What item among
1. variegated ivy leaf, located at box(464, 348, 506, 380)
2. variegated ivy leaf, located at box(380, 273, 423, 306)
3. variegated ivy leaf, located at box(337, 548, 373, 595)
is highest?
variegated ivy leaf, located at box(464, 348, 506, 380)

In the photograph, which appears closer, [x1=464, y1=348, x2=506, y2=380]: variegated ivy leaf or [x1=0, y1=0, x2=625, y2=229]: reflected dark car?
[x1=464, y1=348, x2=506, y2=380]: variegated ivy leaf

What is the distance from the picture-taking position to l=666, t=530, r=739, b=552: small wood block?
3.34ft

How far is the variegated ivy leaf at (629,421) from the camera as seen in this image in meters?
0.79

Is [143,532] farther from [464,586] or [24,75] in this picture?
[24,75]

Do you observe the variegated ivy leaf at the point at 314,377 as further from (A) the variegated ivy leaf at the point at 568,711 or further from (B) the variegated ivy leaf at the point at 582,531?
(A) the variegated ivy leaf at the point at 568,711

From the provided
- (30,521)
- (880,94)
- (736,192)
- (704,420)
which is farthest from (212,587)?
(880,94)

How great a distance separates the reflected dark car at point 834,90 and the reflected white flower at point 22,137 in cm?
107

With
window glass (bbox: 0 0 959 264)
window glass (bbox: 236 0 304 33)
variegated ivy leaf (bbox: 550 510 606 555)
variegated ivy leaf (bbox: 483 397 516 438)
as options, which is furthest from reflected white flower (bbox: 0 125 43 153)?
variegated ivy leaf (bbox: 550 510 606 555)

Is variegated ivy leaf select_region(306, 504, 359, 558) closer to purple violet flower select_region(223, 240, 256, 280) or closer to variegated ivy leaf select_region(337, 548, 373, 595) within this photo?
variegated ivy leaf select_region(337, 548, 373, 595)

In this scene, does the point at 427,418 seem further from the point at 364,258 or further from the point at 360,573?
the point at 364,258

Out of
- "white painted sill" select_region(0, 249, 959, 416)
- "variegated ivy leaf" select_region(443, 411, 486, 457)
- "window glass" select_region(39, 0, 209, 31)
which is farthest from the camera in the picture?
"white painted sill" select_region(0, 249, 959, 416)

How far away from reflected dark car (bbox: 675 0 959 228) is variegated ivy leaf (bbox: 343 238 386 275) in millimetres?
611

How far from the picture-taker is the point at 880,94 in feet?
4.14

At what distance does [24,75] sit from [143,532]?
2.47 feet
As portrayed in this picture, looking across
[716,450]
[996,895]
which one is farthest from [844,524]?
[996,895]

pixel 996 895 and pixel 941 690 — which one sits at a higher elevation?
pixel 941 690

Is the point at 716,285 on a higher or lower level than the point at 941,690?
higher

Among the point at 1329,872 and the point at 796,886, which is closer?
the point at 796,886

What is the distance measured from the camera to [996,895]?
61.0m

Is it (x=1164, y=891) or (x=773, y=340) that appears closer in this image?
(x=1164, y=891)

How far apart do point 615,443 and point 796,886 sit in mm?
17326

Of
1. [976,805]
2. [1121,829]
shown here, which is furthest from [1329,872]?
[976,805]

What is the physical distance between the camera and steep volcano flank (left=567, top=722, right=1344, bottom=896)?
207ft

Aim: Take every line from the one containing "pixel 996 895" to the end of the listing and output it exactly, with nothing else.

Solution:
pixel 996 895 and pixel 941 690 — which one sits at a higher elevation?
pixel 941 690

Is the point at 716,285 on a higher or lower level than the point at 941,690?
higher

Among the point at 1329,872 and the point at 796,886, which is closer?
the point at 796,886

What is the distance measured from the camera to [996,895]?
61.0m

Is it (x=1164, y=891) or (x=773, y=340) that appears closer in this image?
(x=1164, y=891)

How far apart do point 615,443 and point 796,886 sit in mm?
17326

Of
1. [976,805]
2. [1121,829]
shown here, which is furthest from [1329,872]?
[976,805]

What is the physical distance between the camera and steep volcano flank (left=567, top=722, right=1344, bottom=896)?
207ft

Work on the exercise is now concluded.